Diana rompe en llanto, se quita el pasamontañas, la cascada de cabello enmarca el enrojecimiento de sus ojos y las quemaduras solares. La chica también se descubre, es más bajita que Diana y parece tan joven como una estudiante de preparatoria. La desconocida se quita la mochila que lleva atada a su espalda y en silencio busca el botiquín con el que empieza a curar a Diana. El celular de esta suena y escucha del otro lado la alterada voz de su madre.

—¡Para eso te fuiste a México, Diana!, acabo de oír las noticias, se puso muy feo allá. ¡Pobre de ti donde te hayas metido en problemas!, ¡te me regresas ahorita a la casa y voy por ti a la CAPU! Acá ya no estamos para más tarugadas suyas.
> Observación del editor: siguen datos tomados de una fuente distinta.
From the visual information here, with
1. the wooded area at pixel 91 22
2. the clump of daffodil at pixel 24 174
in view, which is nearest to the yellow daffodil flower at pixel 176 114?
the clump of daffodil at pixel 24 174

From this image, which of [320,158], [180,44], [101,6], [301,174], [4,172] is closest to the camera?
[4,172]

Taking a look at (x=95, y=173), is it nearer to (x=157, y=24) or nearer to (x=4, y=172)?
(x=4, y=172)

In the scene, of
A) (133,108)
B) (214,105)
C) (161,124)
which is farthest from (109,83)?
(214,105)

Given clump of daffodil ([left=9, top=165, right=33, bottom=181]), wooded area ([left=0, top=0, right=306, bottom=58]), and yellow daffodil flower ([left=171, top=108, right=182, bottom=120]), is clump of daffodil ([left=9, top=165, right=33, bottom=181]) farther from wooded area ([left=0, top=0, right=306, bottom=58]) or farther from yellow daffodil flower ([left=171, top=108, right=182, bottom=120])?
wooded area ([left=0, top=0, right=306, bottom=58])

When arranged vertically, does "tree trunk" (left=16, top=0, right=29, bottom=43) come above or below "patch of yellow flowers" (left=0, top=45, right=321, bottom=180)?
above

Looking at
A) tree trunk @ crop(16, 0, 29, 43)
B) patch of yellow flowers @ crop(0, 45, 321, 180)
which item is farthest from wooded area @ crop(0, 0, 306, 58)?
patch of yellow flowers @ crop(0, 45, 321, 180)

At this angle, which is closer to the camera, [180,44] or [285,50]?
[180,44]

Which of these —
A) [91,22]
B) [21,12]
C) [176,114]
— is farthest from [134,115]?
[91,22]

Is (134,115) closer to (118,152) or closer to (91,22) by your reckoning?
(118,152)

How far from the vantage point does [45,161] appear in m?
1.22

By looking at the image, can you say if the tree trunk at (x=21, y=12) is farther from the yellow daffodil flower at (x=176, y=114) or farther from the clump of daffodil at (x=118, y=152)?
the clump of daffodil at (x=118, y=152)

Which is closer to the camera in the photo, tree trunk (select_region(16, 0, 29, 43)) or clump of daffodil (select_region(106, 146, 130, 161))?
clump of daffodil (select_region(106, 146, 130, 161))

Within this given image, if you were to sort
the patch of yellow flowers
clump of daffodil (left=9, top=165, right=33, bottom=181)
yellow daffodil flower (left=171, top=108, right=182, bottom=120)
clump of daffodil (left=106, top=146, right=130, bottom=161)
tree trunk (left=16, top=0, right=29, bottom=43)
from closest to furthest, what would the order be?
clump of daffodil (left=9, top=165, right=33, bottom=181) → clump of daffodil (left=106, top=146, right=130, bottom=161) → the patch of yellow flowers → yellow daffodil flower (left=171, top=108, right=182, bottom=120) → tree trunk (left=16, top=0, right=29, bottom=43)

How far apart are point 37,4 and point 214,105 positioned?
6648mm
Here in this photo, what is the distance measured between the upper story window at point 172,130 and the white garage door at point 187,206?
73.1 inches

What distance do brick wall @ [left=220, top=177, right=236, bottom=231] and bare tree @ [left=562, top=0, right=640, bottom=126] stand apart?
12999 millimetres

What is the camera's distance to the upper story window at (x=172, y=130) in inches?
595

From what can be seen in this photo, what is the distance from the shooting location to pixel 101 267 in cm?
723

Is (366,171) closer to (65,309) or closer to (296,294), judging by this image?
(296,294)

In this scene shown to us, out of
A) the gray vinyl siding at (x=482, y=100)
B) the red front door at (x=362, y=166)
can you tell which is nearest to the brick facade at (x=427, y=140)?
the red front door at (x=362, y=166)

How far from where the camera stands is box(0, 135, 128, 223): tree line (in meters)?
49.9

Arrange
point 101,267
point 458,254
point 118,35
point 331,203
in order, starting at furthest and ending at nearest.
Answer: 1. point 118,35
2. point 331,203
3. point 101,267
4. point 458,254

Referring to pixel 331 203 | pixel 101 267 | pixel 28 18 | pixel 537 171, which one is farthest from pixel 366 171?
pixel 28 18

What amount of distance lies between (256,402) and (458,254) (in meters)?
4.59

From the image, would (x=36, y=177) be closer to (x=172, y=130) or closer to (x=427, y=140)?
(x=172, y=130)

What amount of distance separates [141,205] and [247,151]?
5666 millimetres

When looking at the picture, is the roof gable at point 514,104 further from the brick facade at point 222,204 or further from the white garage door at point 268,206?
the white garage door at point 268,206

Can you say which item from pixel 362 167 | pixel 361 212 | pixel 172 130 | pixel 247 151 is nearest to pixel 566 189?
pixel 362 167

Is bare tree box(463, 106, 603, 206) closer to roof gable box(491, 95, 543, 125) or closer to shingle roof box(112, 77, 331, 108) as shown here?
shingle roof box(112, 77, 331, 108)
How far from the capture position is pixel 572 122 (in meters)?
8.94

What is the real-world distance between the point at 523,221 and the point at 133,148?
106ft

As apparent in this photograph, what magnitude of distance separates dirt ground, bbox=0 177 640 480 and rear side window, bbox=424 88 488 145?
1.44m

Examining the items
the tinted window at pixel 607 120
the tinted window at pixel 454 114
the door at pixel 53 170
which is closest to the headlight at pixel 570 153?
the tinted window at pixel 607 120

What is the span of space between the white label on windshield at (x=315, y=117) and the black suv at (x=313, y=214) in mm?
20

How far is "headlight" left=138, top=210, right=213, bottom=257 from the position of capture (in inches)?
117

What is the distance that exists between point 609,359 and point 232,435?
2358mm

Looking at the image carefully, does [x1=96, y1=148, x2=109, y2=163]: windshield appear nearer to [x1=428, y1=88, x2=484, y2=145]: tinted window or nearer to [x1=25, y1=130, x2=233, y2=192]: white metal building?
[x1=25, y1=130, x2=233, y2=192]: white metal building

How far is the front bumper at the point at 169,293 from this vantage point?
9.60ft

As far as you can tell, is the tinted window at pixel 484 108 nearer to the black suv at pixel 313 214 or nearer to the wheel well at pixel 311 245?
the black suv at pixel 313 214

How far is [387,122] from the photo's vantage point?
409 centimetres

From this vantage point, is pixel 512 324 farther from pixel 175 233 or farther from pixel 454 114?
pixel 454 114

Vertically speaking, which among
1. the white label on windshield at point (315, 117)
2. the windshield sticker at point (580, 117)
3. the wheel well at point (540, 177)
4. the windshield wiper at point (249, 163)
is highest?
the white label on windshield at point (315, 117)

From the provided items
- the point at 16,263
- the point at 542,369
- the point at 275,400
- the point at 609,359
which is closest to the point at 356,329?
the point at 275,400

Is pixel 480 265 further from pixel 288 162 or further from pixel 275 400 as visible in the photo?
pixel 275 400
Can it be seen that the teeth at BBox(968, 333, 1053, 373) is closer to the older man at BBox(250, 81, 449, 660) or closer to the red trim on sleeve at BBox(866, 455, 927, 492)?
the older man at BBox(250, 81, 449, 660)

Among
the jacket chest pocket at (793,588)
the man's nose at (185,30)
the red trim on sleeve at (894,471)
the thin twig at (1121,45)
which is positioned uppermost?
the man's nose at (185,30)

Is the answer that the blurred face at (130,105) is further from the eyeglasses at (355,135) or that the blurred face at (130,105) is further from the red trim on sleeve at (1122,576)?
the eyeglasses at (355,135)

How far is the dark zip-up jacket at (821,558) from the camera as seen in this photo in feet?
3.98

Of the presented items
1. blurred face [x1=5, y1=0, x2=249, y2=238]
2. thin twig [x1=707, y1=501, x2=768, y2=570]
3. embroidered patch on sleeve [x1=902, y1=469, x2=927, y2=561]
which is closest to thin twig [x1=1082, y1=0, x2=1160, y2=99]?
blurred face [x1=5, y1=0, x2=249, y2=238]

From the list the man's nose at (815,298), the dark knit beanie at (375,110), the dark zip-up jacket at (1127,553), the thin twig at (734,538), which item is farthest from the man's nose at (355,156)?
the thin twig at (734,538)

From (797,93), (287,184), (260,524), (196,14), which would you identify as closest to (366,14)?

 La muchacha termina de limpiar los raspones de las piernas de Diana, hace una seña y se acercan otras chicas ya vestidas de incógnito. Le preguntan si está bien y una más le dice que le urge pomada para las quemaduras. Diana siente el ardor en sus mejillas, pero esta vez se debe a la pena de encontrarse tan vulnerable. La invitan a ir con ellas a la casa de una para pasarse el susto, e incluso le ofrecen tomarse unas cervezas para el calor.

—¿Diana?, ¡sigues ahí, contéstame!, ¡vas y te compras el boleto de vuelta, pero ya!

Las mujeres alcanzan a oír los gritos en la línea y se ríen bajito. Le ofrecen acompañamiento a la TAPO en San Lázaro, pero Diana solo contempla a su salvadora, esa chiquilla de metro y medio, morena y delgadita que salvó su vida y que ahora, con la ropa negra guardada en su mochila parece una muchacha como cualquier otra, excepto por sus ojos enrojecidos y el cabello esponjado que trata de amarrarse en una cola. Al darse cuenta de la mirada fija de Diana en su persona, le contesta con una tímida sonrisa y se apura a decir:

—Ándale, vamos primero a conseguirte un pants para que no te lastimes más, y si quieres agradecerme lo de hace rato, invítame una chela.­ —Vuelve a ofrecerle su mano.

 En su barrio, alguien ya las habría señalado y reprobado. Diana cuelga la llamada.

—Las que quieras, hace un chingo de calor.

Diana se incorpora con un poco de dificultad y toma suavemente los dedos de la desconocida.

—Yo… vine aquí, porque Alejandra ya no pudo… —dice Diana, tragando saliva.

Las demás guardan silencio y la pequeña salvadora le da un apretoncito a Diana.

—No, no pongan esa cara. Lo que pasa es que ya no nos hablamos, ojalá hubiéramos gritado juntas a través del humo, marchado y luchado en su momento allá, para que no se sintiera sola. Y quizá un día pueda perdonarme.

*

Por la televisión, Alejandra ve la nota de la marcha en la capital del país, distingue el crossbody cuadrado de Diana, las botas con estoperoles, su camiseta negra de la suerte y su figura que se desvanece ante el ataque de los policías. Alejandra toma el teléfono y busca el chat con Diana que hace tiempo no usa, asustada, deja salir de su pecho un mensaje con todo lo que se contuvo por meses.

Alejandra

Te vi en la tele, Diana, no manches, ¿estás bien? Mensa, para qué fuiste allá, y luego tú toda blanca sin sombrilla. Por fa, dime que estás bien…

 Habla y habla, mientras espera la respuesta agrega un sticker que parece capaz de cerrar hasta un abismo.

En el bolsillo de Diana, su teléfono vibra.